I was fortunate enough to attend Harvard Business School for my executive education. The very first class I took was given by Professor Max Bazerman. Bazerman is one of the world’s foremost authorities on negotiation, and the biggest companies in the world call him when they need help because the stakes are high. I won’t share with you what Professor Bazerman did in that first class, but simply watching him go through one exercise has literally been worth millions of dollars to me.
It Costs Too Much
If you spend the money on an education without looking for—and applying—the million dollar lessons you will perceive education as being expensive.
But education is cheap. What is expensive is not investing in yourself, not finding the priceless ideas that you can apply over the course of your lifetime.

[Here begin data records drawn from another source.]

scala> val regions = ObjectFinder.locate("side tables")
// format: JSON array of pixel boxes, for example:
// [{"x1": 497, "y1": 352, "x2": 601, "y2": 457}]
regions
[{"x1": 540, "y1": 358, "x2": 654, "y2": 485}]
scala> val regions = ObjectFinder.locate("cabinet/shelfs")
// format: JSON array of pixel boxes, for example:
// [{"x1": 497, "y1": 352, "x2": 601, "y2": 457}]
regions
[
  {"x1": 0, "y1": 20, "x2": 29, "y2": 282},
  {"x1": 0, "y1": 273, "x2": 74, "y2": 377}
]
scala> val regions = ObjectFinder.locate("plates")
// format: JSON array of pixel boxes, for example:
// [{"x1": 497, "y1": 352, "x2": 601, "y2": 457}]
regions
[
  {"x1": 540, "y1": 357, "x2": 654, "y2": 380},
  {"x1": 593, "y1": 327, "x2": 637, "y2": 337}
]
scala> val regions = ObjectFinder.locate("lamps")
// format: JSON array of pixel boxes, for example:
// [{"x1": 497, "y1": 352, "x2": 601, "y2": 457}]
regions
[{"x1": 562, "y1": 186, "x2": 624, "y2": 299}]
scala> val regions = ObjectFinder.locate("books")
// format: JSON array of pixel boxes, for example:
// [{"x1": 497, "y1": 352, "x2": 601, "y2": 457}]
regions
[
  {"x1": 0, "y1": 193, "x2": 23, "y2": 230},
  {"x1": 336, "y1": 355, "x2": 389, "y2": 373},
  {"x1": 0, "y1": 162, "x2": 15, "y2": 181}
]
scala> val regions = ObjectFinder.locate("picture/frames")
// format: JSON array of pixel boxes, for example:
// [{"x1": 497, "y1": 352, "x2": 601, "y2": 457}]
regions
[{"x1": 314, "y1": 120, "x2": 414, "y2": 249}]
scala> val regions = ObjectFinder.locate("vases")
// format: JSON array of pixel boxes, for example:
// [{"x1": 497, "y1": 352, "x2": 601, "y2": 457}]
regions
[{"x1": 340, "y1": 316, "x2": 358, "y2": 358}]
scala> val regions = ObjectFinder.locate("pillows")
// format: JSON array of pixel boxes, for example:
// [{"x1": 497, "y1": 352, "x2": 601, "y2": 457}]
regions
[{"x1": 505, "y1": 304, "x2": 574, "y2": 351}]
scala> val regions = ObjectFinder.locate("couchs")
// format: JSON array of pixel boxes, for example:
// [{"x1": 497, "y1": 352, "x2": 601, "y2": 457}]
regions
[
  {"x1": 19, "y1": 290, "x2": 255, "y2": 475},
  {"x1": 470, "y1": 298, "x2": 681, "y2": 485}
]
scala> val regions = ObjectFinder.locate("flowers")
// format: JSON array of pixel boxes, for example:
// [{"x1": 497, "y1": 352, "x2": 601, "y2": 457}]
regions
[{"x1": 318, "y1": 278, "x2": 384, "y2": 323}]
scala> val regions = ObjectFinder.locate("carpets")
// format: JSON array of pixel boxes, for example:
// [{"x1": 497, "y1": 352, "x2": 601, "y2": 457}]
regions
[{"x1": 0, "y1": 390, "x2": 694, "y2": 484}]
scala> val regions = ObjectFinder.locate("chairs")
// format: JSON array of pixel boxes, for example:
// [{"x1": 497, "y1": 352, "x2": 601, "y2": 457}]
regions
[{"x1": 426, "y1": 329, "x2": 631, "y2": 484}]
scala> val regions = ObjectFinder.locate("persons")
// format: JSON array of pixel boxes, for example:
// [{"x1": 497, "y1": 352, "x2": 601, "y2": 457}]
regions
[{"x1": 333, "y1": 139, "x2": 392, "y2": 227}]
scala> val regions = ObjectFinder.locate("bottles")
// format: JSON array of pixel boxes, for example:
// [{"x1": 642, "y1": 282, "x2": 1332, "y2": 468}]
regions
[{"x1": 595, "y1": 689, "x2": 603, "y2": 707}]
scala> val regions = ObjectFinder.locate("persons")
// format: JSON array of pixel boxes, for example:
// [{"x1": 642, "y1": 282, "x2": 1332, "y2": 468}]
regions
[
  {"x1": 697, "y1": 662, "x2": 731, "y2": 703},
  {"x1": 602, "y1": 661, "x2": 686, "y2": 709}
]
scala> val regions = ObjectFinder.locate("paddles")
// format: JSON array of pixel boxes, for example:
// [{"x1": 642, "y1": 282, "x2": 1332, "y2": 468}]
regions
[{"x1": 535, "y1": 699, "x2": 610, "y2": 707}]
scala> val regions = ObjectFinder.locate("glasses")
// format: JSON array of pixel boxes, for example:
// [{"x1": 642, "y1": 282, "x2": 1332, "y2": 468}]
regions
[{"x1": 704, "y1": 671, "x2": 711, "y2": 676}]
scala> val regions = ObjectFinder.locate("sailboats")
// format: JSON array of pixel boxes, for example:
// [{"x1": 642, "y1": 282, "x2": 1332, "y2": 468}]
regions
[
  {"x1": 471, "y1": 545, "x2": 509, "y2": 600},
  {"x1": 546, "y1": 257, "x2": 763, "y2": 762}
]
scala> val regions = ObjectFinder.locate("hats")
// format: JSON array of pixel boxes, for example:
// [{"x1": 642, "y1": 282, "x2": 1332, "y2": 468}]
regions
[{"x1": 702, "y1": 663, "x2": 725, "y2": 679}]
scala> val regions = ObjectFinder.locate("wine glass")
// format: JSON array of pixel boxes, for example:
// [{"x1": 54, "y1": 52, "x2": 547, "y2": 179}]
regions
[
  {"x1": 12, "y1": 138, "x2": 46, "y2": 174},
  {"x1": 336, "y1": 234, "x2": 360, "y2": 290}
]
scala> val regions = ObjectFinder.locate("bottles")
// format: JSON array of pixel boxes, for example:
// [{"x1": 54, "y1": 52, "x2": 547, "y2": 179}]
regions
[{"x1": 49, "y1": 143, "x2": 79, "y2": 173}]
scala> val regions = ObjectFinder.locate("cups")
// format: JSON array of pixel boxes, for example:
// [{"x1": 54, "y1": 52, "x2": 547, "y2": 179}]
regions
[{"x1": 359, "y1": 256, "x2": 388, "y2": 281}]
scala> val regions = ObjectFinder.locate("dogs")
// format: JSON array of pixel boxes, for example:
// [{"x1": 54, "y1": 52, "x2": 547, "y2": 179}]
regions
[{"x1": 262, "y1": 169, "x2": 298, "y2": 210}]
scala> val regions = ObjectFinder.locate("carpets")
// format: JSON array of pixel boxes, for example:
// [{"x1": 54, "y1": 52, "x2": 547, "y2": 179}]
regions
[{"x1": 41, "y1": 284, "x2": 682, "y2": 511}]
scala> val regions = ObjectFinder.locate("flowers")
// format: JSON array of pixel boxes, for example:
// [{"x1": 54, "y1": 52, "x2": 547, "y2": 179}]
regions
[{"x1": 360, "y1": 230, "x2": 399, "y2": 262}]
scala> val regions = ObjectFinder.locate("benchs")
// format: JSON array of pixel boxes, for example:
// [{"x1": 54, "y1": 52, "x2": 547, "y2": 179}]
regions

What’s expensive is making unnecessary mistakes and losing opportunities because you weren’t educated to recognize either.
It Costs Too Little
A book costs almost nothing. Because it costs so little, you may not realize the value of the book.
The monetary cost of a book is next to nothing. Most people don’t recognize that the cost of the book doesn’t reflect the value of the contents. They don’t recognize it as an investment because it costs too little.The three Neil Rackham books I read in the late 1980’s have been worth hundreds of millions of dollars in revenue to me and my companies over my lifetime. But only because I read the books and worked diligently to apply them to my work in sales and sales management. All told these books might have cost me $75.
Getting a Return on Your Investment
The return on the investments you make in yourself is exponential. To realize that return you have to make the investments of time, energy, and money. Then you have to work to apply what you learned to your business and life. There is no greater investment you can make, and nothing produces a greater return.